● **Direction**:
Reproduce every line of the rows below without changes, starting at the line that contains "this 800×369 image." and continuing through the last line of the rows.

+++ Provided information

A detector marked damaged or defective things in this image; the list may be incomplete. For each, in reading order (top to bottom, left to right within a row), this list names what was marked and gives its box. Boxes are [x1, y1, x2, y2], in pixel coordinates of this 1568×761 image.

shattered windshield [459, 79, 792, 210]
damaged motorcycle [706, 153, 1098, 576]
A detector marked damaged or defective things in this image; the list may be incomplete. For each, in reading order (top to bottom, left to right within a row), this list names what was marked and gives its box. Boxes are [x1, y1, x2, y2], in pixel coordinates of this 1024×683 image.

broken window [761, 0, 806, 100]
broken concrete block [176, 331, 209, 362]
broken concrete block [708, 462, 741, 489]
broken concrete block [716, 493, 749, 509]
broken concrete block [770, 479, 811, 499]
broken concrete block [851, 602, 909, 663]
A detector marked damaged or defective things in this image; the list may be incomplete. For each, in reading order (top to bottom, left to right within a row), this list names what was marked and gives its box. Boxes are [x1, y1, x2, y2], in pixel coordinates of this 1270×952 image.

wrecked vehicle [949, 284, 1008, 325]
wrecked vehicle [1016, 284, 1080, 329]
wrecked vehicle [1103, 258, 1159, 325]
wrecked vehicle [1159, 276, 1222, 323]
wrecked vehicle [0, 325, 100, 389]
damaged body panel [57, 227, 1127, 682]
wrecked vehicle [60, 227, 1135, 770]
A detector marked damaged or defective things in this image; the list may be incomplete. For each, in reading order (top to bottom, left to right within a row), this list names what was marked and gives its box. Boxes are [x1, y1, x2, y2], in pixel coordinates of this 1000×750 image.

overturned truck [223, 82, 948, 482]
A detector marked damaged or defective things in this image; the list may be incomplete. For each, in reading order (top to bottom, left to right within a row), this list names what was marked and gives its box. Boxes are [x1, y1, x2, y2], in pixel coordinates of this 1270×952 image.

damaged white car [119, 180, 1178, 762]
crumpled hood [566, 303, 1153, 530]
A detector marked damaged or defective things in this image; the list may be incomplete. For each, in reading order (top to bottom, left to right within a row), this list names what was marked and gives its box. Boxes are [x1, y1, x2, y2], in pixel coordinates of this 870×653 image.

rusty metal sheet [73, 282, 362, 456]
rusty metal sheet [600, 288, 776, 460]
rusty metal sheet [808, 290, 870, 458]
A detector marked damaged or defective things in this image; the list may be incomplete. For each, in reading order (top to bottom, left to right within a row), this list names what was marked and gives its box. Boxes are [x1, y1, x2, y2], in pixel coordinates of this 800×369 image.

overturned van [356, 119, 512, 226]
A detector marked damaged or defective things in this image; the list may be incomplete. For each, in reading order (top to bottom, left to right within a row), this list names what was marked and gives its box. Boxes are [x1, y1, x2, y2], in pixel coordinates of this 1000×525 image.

++++++

● **Solution to the problem**:
A detector marked damaged or defective things in this image; the list may be incomplete. For each, in reading order (top to bottom, left to right within a row), this list names what was marked and gives its box. Boxes are [x1, y1, x2, y2], in pixel coordinates of this 800×369 image.

overturned van [356, 119, 512, 226]
A detector marked damaged or defective things in this image; the list may be incomplete. For each, in reading order (top to bottom, left to right within a row), this list names what was marked and gives its box. Boxes are [x1, y1, x2, y2], in pixel coordinates of this 1000×525 image.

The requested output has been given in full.